Creativity is a theme at the ranch, Eckman said, as is an appreciation for “the finer things—fine food, fine wine, fine service, fine accommodations, beautiful property, rest and relaxation… Not only can you come and stay the night, but you can come and do a cheese package, wine class, or a mixology class.”

Guests can relax in the lounge or on the deck before dinner, enjoy a drink and listen to jazz or classical music. Dinner may be a roasted elk rib chop with herbed spaetzle, grilled asparagus and sauce chasseur, or perhaps a grilled fresh herb polenta with roasted artichokes, caramelized onion, asparagus, great northern beans, summer squash, tomato jam, and, of course, Amaltheia Dairy chevre cream.

The servers are knowledgeable and friendly, able to pair meals with one of the 200 wine labels offered. The flavors are rich, but not too rich, and the portions just right.

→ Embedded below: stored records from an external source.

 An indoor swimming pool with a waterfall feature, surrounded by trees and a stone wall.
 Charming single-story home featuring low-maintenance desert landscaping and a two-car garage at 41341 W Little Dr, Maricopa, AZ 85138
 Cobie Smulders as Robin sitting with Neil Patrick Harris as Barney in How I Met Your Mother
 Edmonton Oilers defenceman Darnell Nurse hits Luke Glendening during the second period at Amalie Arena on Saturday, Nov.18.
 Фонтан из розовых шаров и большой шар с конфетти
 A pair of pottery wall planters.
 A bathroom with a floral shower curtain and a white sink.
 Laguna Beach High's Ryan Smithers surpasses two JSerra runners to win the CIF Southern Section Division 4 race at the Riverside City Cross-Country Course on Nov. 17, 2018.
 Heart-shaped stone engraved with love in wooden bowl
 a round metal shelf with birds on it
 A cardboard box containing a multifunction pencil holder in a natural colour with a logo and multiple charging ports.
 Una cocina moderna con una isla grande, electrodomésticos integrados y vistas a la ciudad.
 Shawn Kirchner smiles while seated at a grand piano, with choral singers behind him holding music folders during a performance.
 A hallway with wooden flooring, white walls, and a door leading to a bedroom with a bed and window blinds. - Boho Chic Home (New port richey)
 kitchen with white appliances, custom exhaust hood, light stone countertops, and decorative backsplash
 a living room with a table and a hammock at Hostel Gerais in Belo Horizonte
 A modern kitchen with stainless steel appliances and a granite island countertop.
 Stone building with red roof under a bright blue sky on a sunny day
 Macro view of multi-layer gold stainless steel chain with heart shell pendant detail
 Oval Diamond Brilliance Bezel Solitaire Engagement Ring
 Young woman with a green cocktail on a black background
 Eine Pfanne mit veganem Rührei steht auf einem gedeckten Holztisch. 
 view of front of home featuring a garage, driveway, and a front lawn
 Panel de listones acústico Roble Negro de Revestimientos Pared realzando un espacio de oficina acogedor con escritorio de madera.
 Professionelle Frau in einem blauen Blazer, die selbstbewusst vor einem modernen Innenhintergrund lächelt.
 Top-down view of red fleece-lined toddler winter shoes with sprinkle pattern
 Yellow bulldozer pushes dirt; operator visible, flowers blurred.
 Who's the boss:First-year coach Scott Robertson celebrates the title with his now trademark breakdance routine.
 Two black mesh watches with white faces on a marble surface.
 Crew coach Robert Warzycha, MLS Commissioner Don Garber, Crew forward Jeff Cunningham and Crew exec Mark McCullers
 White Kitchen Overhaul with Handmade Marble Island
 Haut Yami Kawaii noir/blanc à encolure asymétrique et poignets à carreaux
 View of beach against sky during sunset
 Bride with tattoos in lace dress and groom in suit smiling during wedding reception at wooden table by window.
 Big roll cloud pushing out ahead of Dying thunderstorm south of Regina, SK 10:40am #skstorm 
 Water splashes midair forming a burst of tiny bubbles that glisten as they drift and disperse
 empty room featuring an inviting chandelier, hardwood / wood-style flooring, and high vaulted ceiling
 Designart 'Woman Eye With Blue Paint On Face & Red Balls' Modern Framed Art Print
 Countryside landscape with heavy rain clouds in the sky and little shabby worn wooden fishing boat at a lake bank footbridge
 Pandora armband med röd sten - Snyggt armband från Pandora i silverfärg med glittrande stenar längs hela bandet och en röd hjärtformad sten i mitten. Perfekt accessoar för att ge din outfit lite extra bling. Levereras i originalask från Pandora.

A partnership with the only goat cheese makers in Montana—whose homegrown products Kuntz describes as rich, flavorful and beautiful—makes sense for Rainbow.

“This raises awareness of what we’re doing, and of Amaltheia.”

Cheese making class at Amaltheia Dairy

On Wednesdays in September and October, Rainbow Ranch and Amaltheia Dairy will offer a package that includes a feta cheese making class, farm tour and stay at the hotel.

“We’ll do the most fun part of it,” said Nate Brown, who will teach the classes.

Making feta is a hands-on process, Nate said. The milk will be in a vat, ready to go when the guests arrive at the cheese making facility. Nate will talk the group through the process of adding cultures and rennet, and the class will then cut the curds with cheese harps.

Guests will go home with finished, packaged feta.